# Assignment 1a


In [2]:
import numpy as np

## Exercise 1.1
For $dJ/db$,
$$
\begin{aligned}
\frac{dJ}{db} = \frac{1}{n}\sum_{i = 1}^n \frac{\partial J}{\partial z_i}\frac{dz_i}{db},
\end{aligned}
$$
and for $dJ/dw_j$,
$$
\begin{aligned}
\frac{dJ}{dw_j} = \frac{1}{n}\sum_{i = 1}^n \frac{\partial J}{\partial z_i}\frac{d z_i}{d w_j}
\end{aligned}
$$

## Exercise 1.2

$$
\begin{aligned}
\frac{\partial J}{\partial z_i} & = \frac{1}{n}\left( -y_i \frac{\partial}{\partial z_i}\left( \ln \frac{1}{1 + e^{-z_i}}\right) - (1 - y_i)\frac{\partial}{\partial z_i}\left( \ln \frac{e^{-z_i}}{1 + e^{-z_i}}\right)\right) \nonumber \\
&= \frac{1}{n}\left( y_i \frac{1}{1+e^{-z_i}} \frac{\partial}{\partial z_i}e^{-z_i} - (1-y_i)\left( \frac{\partial}{\partial z_i} \ln e^{-z_i} - \frac{\partial}{\partial z_i} \ln \big(1 + e^{-z_i}\big)\right)\right) \nonumber \\
&=\frac{1}{n}\left(-y_i \frac{e^{-z_i}}{1+e^{-z_i}} + (1-y_i)\left(1 - \frac{e^{-z_i}}{1 + e^{-z_i}} \right)\right) \nonumber \\
&=\frac{1}{n}\left(\frac{e^{-z_i}}{1+e^{-z_i}} \big(-y_i - (1-y_i) \big) + (1-y_i) \big)\right) = \frac{1}{n} \left( - \frac{e^{-z_i}}{1 + e^{-z_i}} + 1 - y_i \right) \nonumber \\
&= \frac{1}{n}\left( - \left( 1 - \frac{1}{1+e^{-z_i}} \right) + 1 -y_i \right) = \frac{1}{n}\left( \frac{1}{1+e^{-z_i}} - y_i\right).
\end{aligned}
$$

Next, 

$$
\begin{aligned}
\frac{d z_i}{d b} = \left[ \frac{\partial}{\partial b} \left(\mathbf{w}^T\mathbf{x_1} + b\right),  \ldots, \frac{\partial}{\partial b} \left( \mathbf{w}^T\mathbf{x_n} + b \right) \right] = [1, \ldots , 1].
\end{aligned}
$$

And finally 
$$
\begin{aligned}
\frac{dz_i}{dw_j} = \left[ x_{1j}, x_{2j}, \ldots, x_{nj} \right]
\end{aligned}
$$

## Exercise 1.3

In [231]:
def init(p, n, random = True):
    # p: numb of vars
    # returns: w, b
    if random:
        return(np.random.rand(p, 1), np.repeat(np.random.rand(1), n))
    else:
        return(np.zeros([p, 1]).reshape(3,1), np.zeros(n))

The update steps of the gradient descent will be
$$
\begin{aligned}
w_j := w_j - \eta \frac{1}{n}\sum_{i=1}^n\left( \frac{1}{1+e^{-z_i}} - y_i\right)x_{ij}  \\
b := b - \eta \frac{1}{n}\sum_{i=1}^n\left( \frac{1}{1+e^{-z_i}} - y_i\right)
|---|
## Instructions
[a] In the assignment, rewrite the paragraph starting "For $dJ/db$," as a two-item list that keeps both formulas.
[b] Extend the assignment from its final line, picking up after the update rule for $b$.
The records have no connection to the assignment.
|---|
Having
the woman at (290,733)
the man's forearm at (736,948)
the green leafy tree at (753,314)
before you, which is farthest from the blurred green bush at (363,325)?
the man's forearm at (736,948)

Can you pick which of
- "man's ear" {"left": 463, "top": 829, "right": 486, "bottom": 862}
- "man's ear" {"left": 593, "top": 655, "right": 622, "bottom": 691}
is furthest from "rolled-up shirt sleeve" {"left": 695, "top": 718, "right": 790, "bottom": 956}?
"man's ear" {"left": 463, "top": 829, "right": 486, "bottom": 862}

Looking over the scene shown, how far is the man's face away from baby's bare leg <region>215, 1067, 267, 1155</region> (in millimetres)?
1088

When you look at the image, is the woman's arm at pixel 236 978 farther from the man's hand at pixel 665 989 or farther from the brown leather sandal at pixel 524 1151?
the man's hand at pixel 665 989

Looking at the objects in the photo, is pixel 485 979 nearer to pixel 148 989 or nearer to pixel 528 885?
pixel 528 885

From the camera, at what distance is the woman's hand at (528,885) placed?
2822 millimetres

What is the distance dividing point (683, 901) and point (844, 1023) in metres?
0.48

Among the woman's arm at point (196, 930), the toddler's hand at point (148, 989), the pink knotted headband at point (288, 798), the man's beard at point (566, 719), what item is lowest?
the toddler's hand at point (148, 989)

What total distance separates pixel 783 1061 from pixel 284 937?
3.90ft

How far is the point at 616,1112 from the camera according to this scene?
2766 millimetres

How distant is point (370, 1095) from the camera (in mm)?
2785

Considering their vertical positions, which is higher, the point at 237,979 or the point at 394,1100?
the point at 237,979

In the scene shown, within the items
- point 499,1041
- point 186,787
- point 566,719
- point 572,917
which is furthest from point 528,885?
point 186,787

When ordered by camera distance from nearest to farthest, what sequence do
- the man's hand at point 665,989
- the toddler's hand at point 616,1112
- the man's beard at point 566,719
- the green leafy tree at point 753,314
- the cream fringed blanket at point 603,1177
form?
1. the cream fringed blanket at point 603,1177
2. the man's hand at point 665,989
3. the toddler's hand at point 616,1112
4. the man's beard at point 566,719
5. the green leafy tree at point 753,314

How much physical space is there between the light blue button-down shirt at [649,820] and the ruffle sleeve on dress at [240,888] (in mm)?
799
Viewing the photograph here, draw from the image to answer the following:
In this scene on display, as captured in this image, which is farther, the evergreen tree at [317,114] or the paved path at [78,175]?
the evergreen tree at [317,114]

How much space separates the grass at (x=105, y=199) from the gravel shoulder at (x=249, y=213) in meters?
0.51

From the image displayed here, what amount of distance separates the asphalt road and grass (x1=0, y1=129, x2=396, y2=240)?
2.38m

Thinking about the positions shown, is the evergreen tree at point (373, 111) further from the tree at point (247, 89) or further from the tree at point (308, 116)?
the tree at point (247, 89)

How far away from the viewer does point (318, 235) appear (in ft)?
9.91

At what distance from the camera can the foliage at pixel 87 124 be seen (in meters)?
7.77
|---|
## Results
[a]
- $dJ/db = \frac{1}{n}\sum_{i=1}^n \frac{\partial J}{\partial z_i}\frac{dz_i}{db}$
- $dJ/dw_j = \frac{1}{n}\sum_{i=1}^n \frac{\partial J}{\partial z_i}\frac{dz_i}{dw_j}$

[b]
\end{aligned}
$$

To apply the model, I will simulate data for $p = 3$.

In [272]:
from sklearn import datasets

iris = sklearn.datasets.load_iris()
X = iris.data[:, :2]
y = (iris.target != 0)*1

In [276]:
# new try
def z(X, )

def sigmoid(z):
    return(1 / (1 + np.exp(-z)))

z = np.dot(X, np.array([1,2]).reshape(2,1))

def loss(h, y):
    return((-y * np.log(h) - (1-y) * np.log(1-h)).mean())

def gradient_w

In [552]:
class LogisticReg:
    def __init__(self, step_size = 0.01, epochs = 10000, random_init = False):
        self.step_size = step_size
        self.epochs = epochs
        self.random_init = random_init
    # equation 1a in matrix form
    def z(self, X, w):
        return(np.dot(X, w))
    # equation 1b
    def sigmoid(self, z):
        return(1/(1+np.exp(-z)))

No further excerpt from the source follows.